# Description of the task
Retype exactly the lines from the one containing "Кострома — 2-комн." through the last line of the records below, including both, and leave out any pictures.

(Beginning of Records for the exercise)

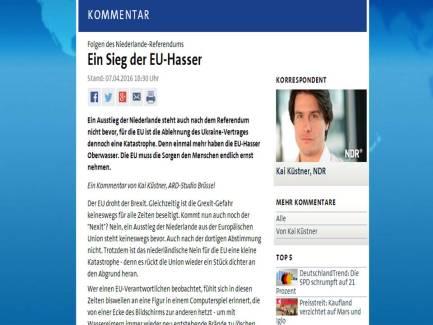 Sieg der EU Hasser.jpg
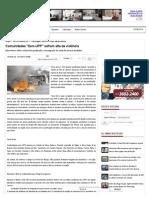 Comunidades Sem-UPP_ sofrem alta da violência_2013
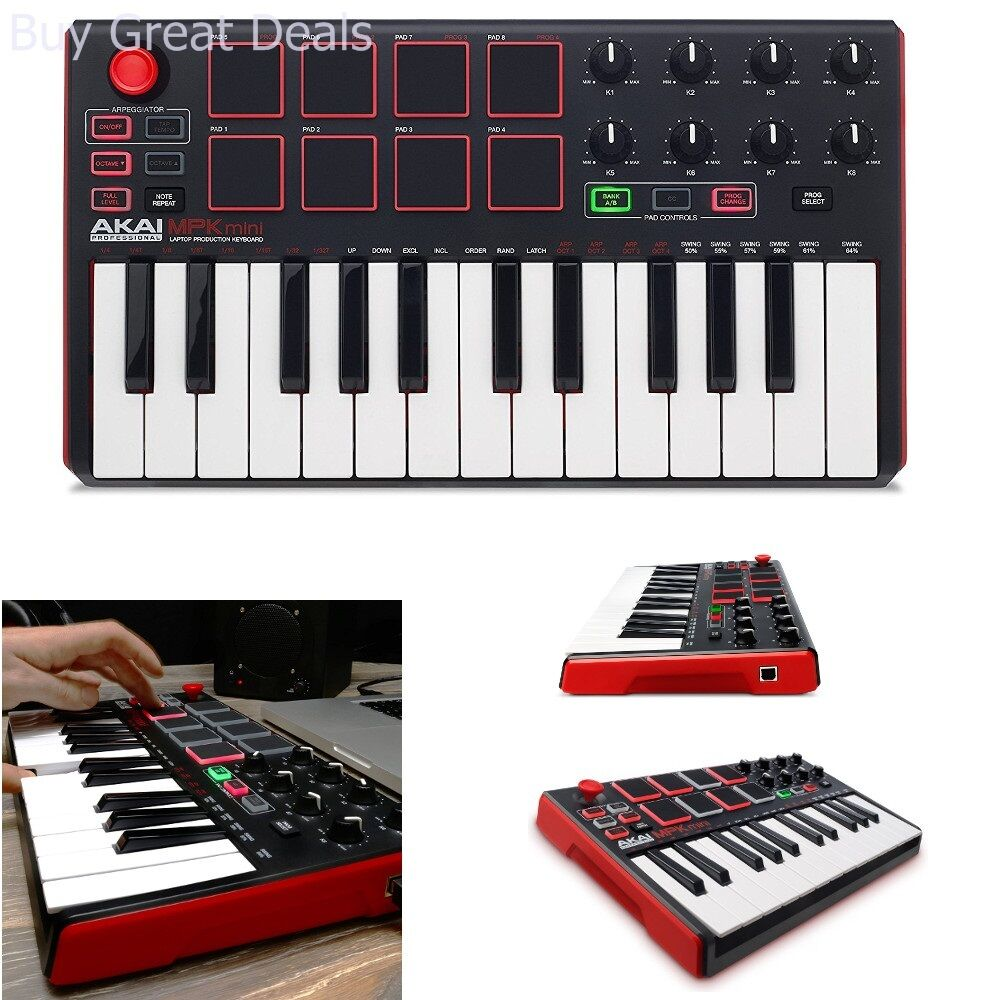 new beat music maker dj piano usb midi drum pad keyboard controller joyst 694318015599 ebay. Black Bedroom Furniture Sets. Home Design Ideas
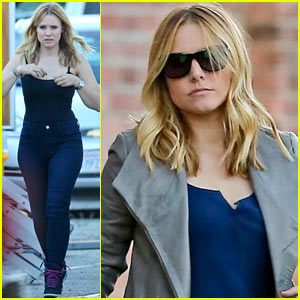 Kristen Bell: 'Parks & Recreation' Guest Star!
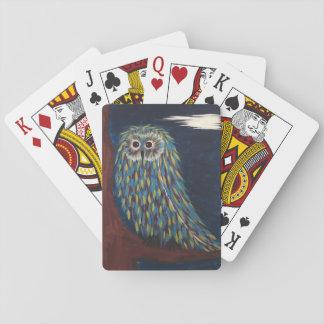 Eulen-Nachtspielkarten Spielkarten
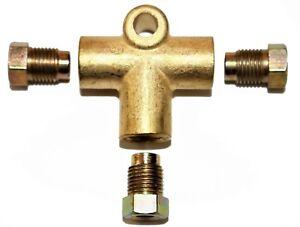 3-Way-T-Piece-Frein-Tee-avec-3-Male-Ecrous-Court-Union-Metrique-M10-Tuyau-3-16-034-10-mm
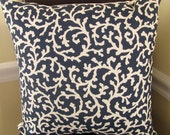 Coral beauty 18x18  inches throw pillow cover in cream and navy coral print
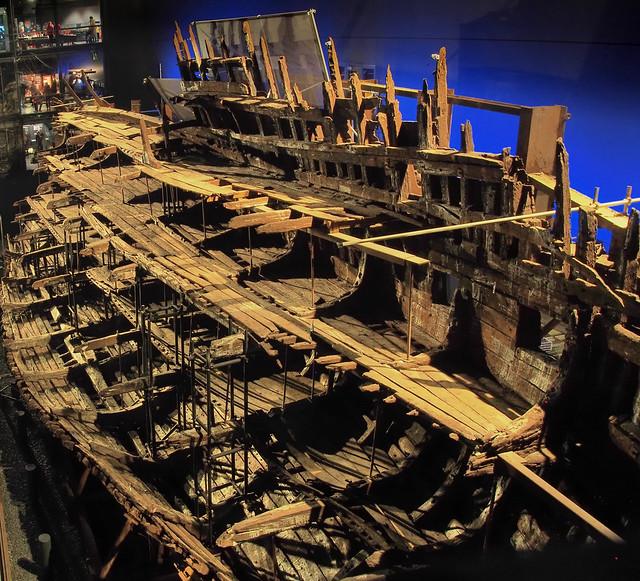 Mary Rose - Tudor carrack warship, 1510-45 - Historic Dockyard, Portsmouth, England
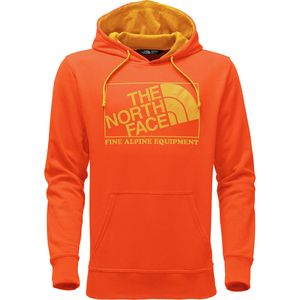 The North Face Super Fine Alpine Hoodie - Men's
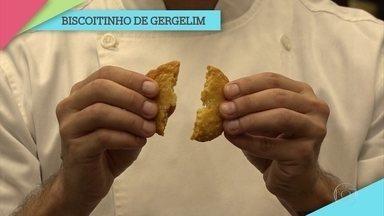 Dica: Biscoitinho de Gergelim - Aprenda a fazer a receita do Chef Tiago Flores!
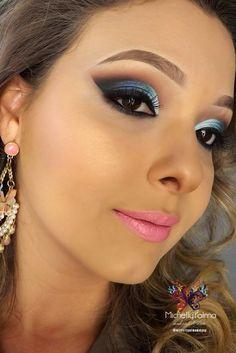 Tutorial de maquiagem e dicas de maquiagem: Tutorial de Maquiagem Azul para Balada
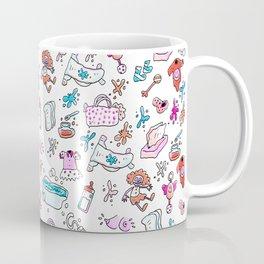 Baby's handbag Coffee Mug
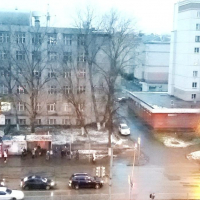 Кострома — 2-комн. квартира, 53 м² – Район Универмага  Ивана Сусанина, 37 (53 м²) — Фото 6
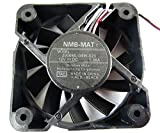 IPETSA NMB-MAT 2006ML-04W-S29 TAC 5015 50x50x15mm 12V 0.08A 3-pin FAN 適用する シャープ AQUOS ブルーレイ BD-T2700 BD-T3700 BD-..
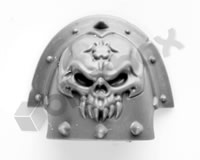 Chaos Space Marines Shoulder Pad O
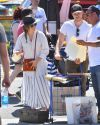 Sophia-Bush-at-the-Flea-Market-in-Pasadena_005.jpg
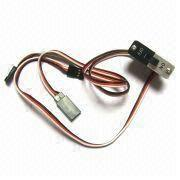 Extension Wire Switch from China (mainland)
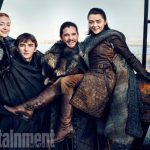 Game of Thrones (Season 7)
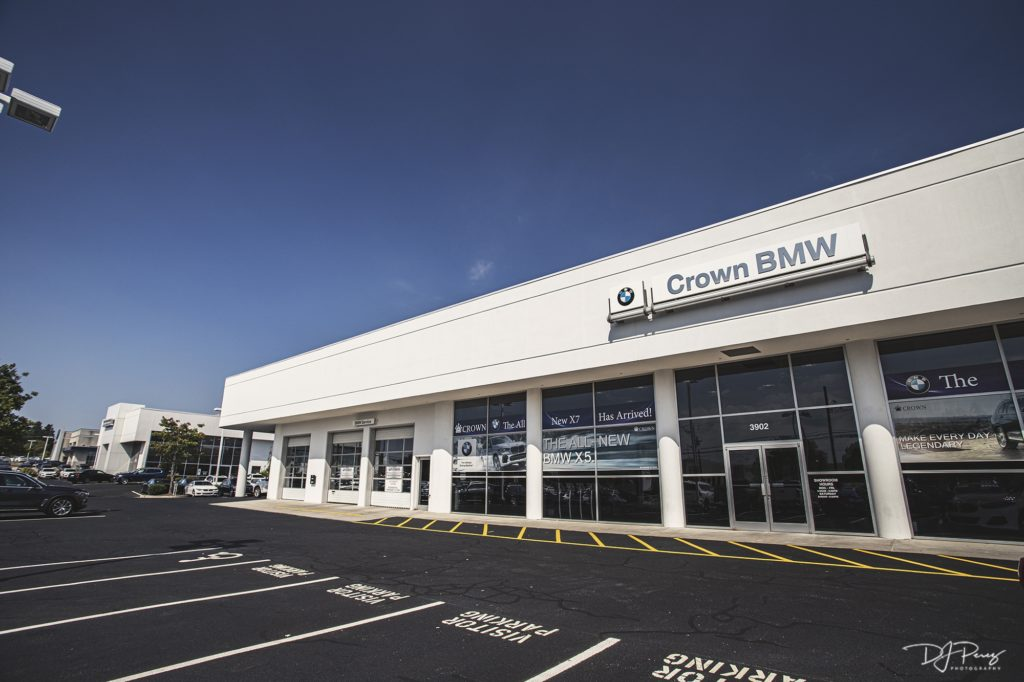 Crown BMW Greensboro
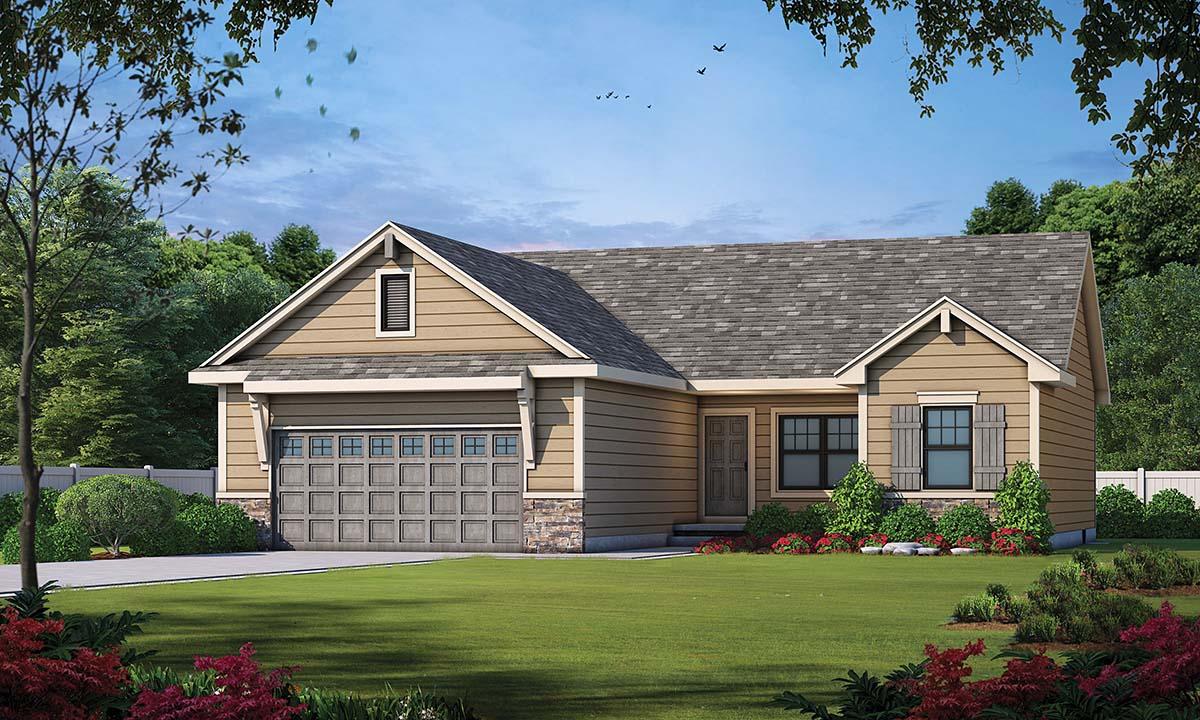 Craftsman House Plan 97978 with 3 Beds, 2 Baths, 2 Car Garage Elevation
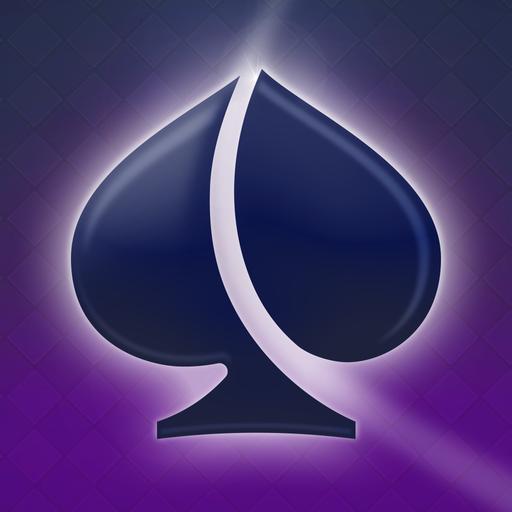 Гульнявой аўтамат baccarat pro series table game netent карцінкі
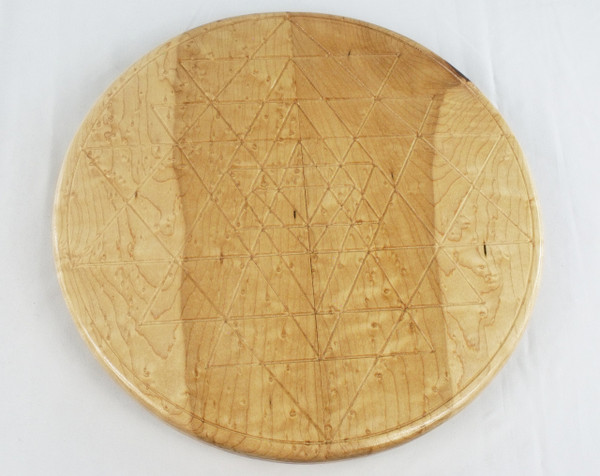Birdseye Maple Sri Yantra Lazy Susan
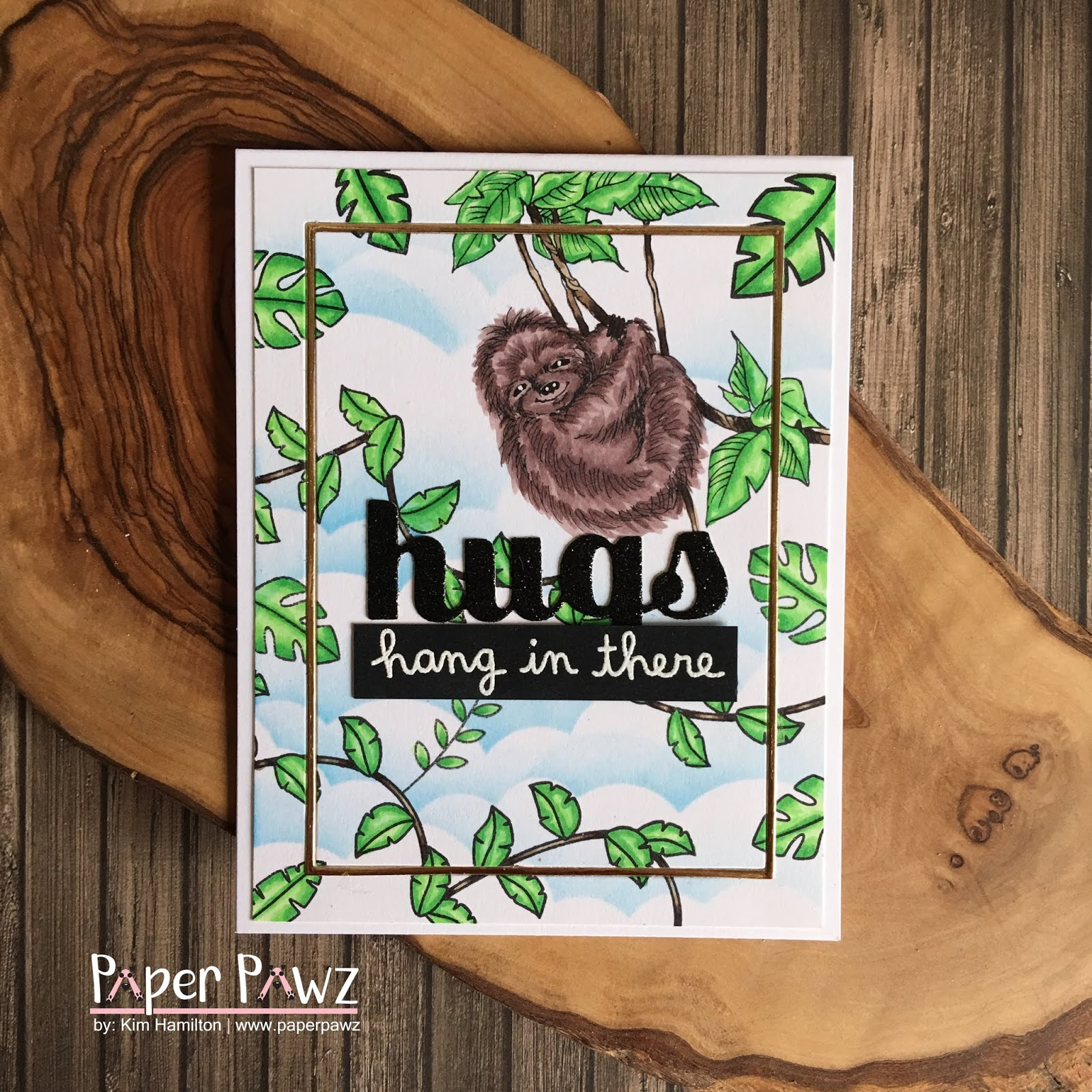 Stampendous CRQ234 Cling Stamp Sloth Swing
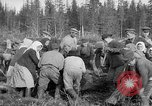 Image of Russians Archangel Russia, 1918, second 28 stock footage video 65675053040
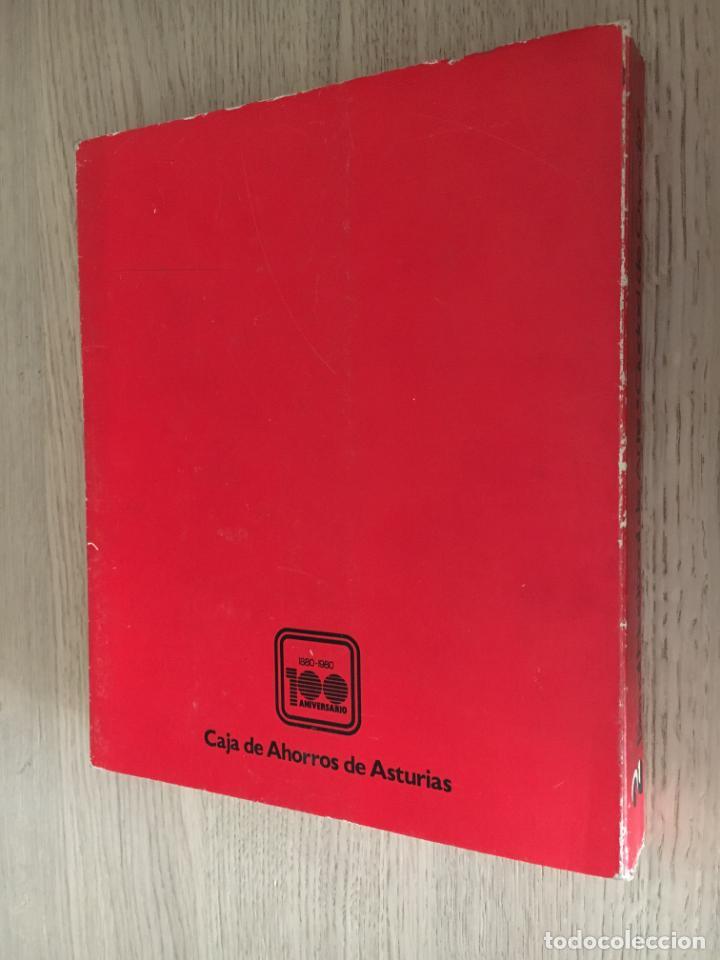 Arte: 1 Y 2 BIENAL NACIONAL DE ARTE CIUDAD DE OVIEDO. 1977 - Foto 9 - 140528242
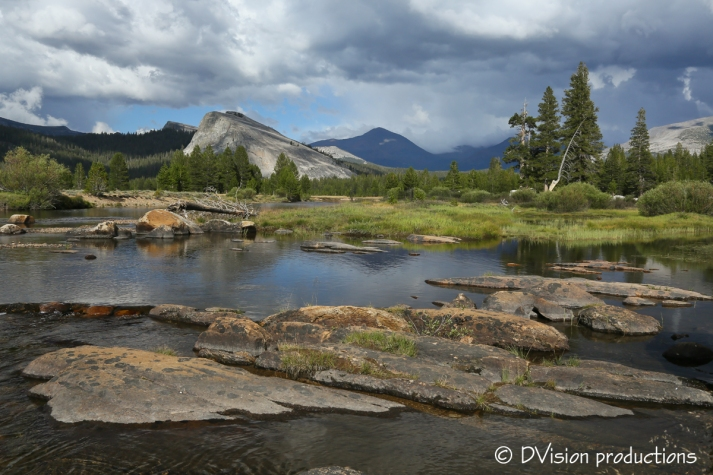 Tuolumne Meadows and Lembert Dome CA.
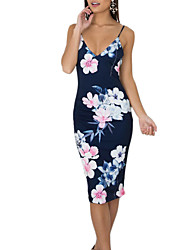 cheap -Women's Floral Daily Going out Vintage Boho Sheath Dress - Floral Backless Strap Summer Navy Blue M L XL / Slim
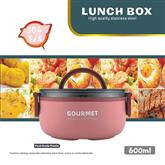 Three Layers 304 Stainless Steel Leakproof Stackable Lunch Box Insulated Bento Lunch Container for O
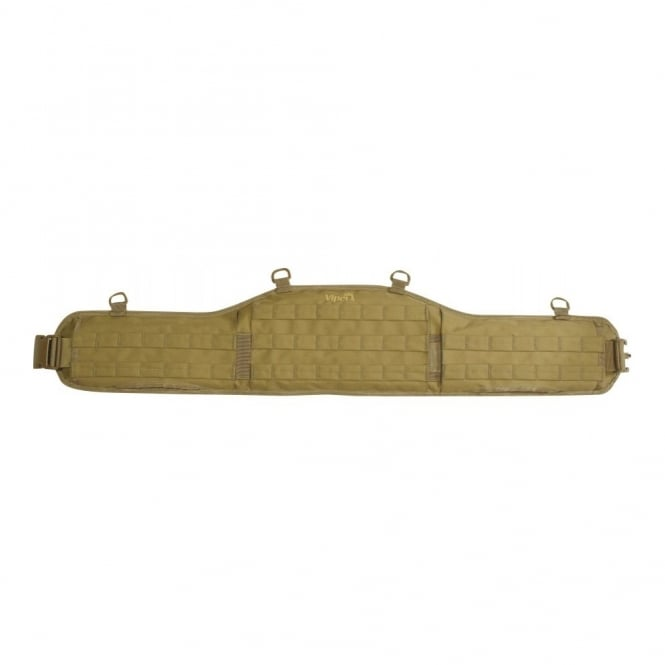 Viper Tactical Viper Elite Waist Belt - Coyote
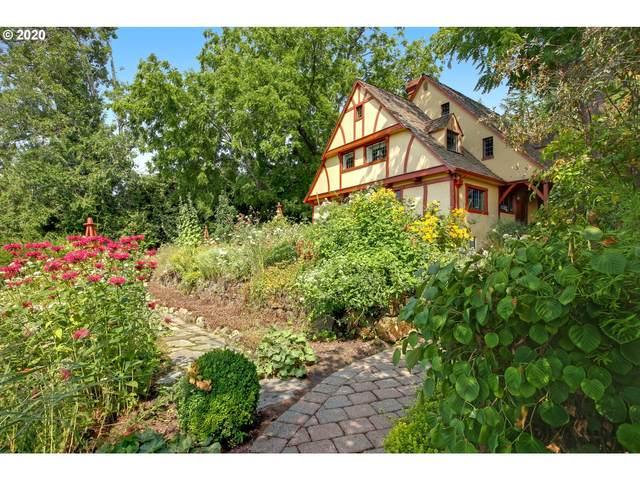4405 SW Warrens Way, Portland, OR 97221 (MLS #20567749) :: Duncan Real Estate Group
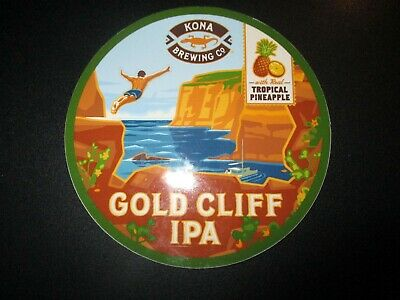 KONA BREWING Hawaii Longboard Lager Gold Cliff STICKER decal craft beer brewery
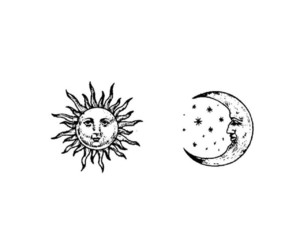 black and white, planets, and sun image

(End of Records for the exercise)

# Solution for this task
 Кострома — 2-комн. квартира, 53 м² – Район Универмага  Ивана Сусанина, 37 (53 м²) — Фото 6
 IPETSA NMB-MAT 2006ML-04W-S29 TAC 5015 50x50x15mm 12V 0.08A 3-pin FAN 適用する シャープ AQUOS ブルーレイ BD-T2700 BD-T3700 BD-..
 Chaos Space Marines Shoulder Pad O
 Sophia-Bush-at-the-Flea-Market-in-Pasadena_005.jpg
 Extension Wire Switch from China (mainland)
 Game of Thrones (Season 7)
 Crown BMW Greensboro
 Craftsman House Plan 97978 with 3 Beds, 2 Baths, 2 Car Garage Elevation
 Гульнявой аўтамат baccarat pro series table game netent карцінкі
Birdseye Maple Sri Yantra Lazy Susan
 Stampendous CRQ234 Cling Stamp Sloth Swing
 Image of Russians Archangel Russia, 1918, second 28 stock footage video 65675053040
 Arte: 1 Y 2 BIENAL NACIONAL DE ARTE CIUDAD DE OVIEDO. 1977 - Foto 9 - 140528242
 Tuolumne Meadows and Lembert Dome CA.
 cheap -Women's Floral Daily Going out Vintage Boho Sheath Dress - Floral Backless Strap Summer Navy Blue M L XL / Slim
 Three Layers 304 Stainless Steel Leakproof Stackable Lunch Box Insulated Bento Lunch Container for O
 Viper Tactical Viper Elite Waist Belt - Coyote
4405 SW Warrens Way, Portland, OR 97221 (MLS #20567749) :: Duncan Real Estate Group
 KONA BREWING Hawaii Longboard Lager Gold Cliff STICKER decal craft beer brewery
 black and white, planets, and sun image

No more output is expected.